**The problem:** This task calls for copying every line in the data below that contains the word "panda".

**Record extracts:**
━━━

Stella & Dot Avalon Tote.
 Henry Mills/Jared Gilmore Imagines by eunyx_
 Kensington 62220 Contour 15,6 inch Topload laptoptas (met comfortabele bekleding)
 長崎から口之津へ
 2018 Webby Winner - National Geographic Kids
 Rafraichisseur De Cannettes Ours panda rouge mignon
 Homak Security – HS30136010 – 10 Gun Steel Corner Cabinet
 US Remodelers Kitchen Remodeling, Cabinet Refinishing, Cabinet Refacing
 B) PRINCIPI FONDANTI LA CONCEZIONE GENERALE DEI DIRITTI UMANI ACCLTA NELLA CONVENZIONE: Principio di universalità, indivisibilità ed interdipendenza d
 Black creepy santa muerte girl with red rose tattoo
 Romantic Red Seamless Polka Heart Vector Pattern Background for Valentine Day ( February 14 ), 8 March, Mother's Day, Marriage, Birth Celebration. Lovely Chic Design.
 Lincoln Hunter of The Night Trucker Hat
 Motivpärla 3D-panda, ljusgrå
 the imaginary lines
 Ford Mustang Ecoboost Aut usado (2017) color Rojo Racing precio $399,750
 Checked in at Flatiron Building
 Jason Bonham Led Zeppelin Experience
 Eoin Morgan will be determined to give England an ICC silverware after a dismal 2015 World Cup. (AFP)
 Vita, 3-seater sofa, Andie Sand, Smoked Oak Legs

━━━

**Problem solution:**
 Rafraichisseur De Cannettes Ours panda rouge mignon
 Motivpärla 3D-panda, ljusgrå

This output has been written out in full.